- Short problem A
In the display driver excerpt, between which two voltages do the scan signal and the emission signal swing?

+++

The internal compensation circuit may be composed of a plurality of
switch transistors and one or more capacitors as shown in FIG. 4
described below.
[0042] The timing controller 11 supplies image data RGB transmitted
from an external host system (not shown) to the data driving
circuit 12. The timing controller 11 receives timing signals such
as a vertical synchronization signal Vsync, a horizontal
synchronization signal Hsync, a data enable signal DE, and a dot
clock DCLK from the host system, and generates control signals for
controlling operation timings of the data driving circuit 12 and
the gate driving circuit 13. The control signals include a gate
timing control signal GCS for controlling the operation timing of
the gate driving circuit 13 and a data timing control signal DCS
for controlling the operation timing of the data driving circuit
12.
[0043] The data driving circuit 12 converts digital video data RGB
input from the timing controller 11 into an analog data voltage on
the basis of the data control signal DCS, and supplies the data
voltage to the pixels PXL through an output channel and data lines
14. The data voltage may have a value corresponding to a gradation
of a pixel. The data driving circuit 12 may be composed of a
plurality of drivers IC
[0044] When the gate driving circuit 13 generates a scan signal and
a light emission signal on the basis of the gate control signal
GCS, the gate driving circuit 13 generates the scan signal and the
light emission signal in a row sequential manner during an active
period and sequentially provides the same to the gate line 15
connected to each pixel line. The scan signal and the light
emission signal from the gate line 15 are synchronized with the
supply of the data voltage from the data line 14. The scan signal
and the emission signal swing between a gate-on voltage VGL and a
gate-off voltage VGH. The gate-on voltage VGL and the gate-off
voltage VGH may be set to VGH=8V and VGL=-7V, but are not limited
thereto.

+++

- Short problem B
Please copy the records from the line with "I have these" to the line with "Answer: point (368, 34)", including both of those lines.

+++

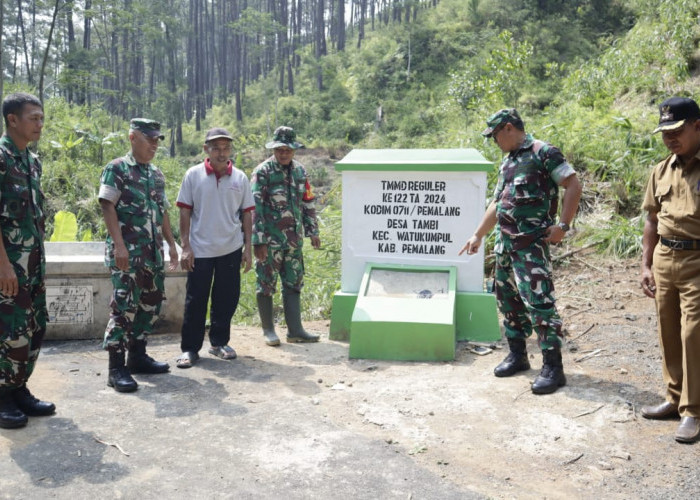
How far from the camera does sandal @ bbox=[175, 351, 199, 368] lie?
180 inches

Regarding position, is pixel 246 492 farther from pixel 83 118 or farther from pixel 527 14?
pixel 527 14

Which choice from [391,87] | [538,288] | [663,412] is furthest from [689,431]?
[391,87]

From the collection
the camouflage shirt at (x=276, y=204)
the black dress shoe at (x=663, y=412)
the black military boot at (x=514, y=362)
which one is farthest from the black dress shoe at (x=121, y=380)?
the black dress shoe at (x=663, y=412)

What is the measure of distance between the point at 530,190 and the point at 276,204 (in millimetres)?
2169

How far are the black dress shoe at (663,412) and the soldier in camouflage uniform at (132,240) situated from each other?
123 inches

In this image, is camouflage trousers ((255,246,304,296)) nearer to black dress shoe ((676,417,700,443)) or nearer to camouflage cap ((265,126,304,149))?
camouflage cap ((265,126,304,149))

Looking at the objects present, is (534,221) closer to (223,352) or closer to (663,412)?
(663,412)

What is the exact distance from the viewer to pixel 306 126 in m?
28.7

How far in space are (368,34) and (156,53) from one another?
14.2 meters

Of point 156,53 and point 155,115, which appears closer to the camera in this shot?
point 155,115

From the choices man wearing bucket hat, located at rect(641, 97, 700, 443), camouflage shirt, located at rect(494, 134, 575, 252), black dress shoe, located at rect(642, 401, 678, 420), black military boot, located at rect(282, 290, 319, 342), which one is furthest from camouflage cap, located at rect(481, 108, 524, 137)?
black military boot, located at rect(282, 290, 319, 342)

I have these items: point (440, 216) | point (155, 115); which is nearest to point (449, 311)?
point (440, 216)

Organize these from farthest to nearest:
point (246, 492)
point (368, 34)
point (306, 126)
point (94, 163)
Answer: point (368, 34) → point (306, 126) → point (94, 163) → point (246, 492)

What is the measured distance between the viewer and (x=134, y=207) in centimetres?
401
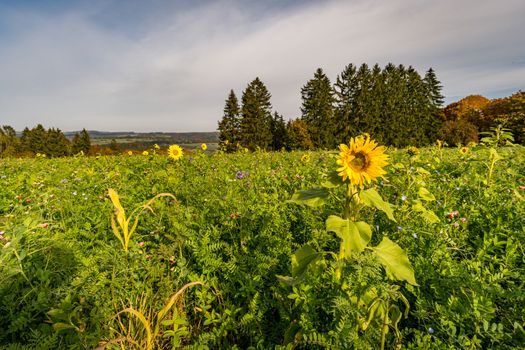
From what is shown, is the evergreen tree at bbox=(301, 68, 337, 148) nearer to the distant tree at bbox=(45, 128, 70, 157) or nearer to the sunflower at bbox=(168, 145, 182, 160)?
the sunflower at bbox=(168, 145, 182, 160)

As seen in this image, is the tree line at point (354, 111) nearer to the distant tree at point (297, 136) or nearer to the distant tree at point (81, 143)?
the distant tree at point (297, 136)

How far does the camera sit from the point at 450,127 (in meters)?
43.5

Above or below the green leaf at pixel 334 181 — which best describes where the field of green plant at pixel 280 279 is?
below

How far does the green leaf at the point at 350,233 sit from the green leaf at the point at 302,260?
0.69ft

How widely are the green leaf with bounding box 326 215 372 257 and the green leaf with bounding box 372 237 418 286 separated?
0.19 meters

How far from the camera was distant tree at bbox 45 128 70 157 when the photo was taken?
86375 mm

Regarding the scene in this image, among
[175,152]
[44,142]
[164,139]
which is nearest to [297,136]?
[175,152]

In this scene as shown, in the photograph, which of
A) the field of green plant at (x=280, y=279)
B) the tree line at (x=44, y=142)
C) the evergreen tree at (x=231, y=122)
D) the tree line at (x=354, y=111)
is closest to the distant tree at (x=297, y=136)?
the tree line at (x=354, y=111)

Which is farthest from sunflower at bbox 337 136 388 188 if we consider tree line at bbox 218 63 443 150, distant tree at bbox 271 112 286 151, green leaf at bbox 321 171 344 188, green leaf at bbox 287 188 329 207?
distant tree at bbox 271 112 286 151

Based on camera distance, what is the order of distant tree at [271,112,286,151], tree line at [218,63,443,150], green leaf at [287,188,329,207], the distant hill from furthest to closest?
1. the distant hill
2. distant tree at [271,112,286,151]
3. tree line at [218,63,443,150]
4. green leaf at [287,188,329,207]

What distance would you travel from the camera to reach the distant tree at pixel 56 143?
86.4 meters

+++

- Result A
They swing between a gate-on voltage VGL and a gate-off voltage VGH.

- Result B
I have these items: point (440, 216) | point (155, 115); which is nearest to point (449, 311)?
point (440, 216)

Organize these from farthest to nearest:
point (246, 492)
point (368, 34)
point (306, 126)
point (94, 163)
Answer: point (368, 34) → point (306, 126) → point (94, 163) → point (246, 492)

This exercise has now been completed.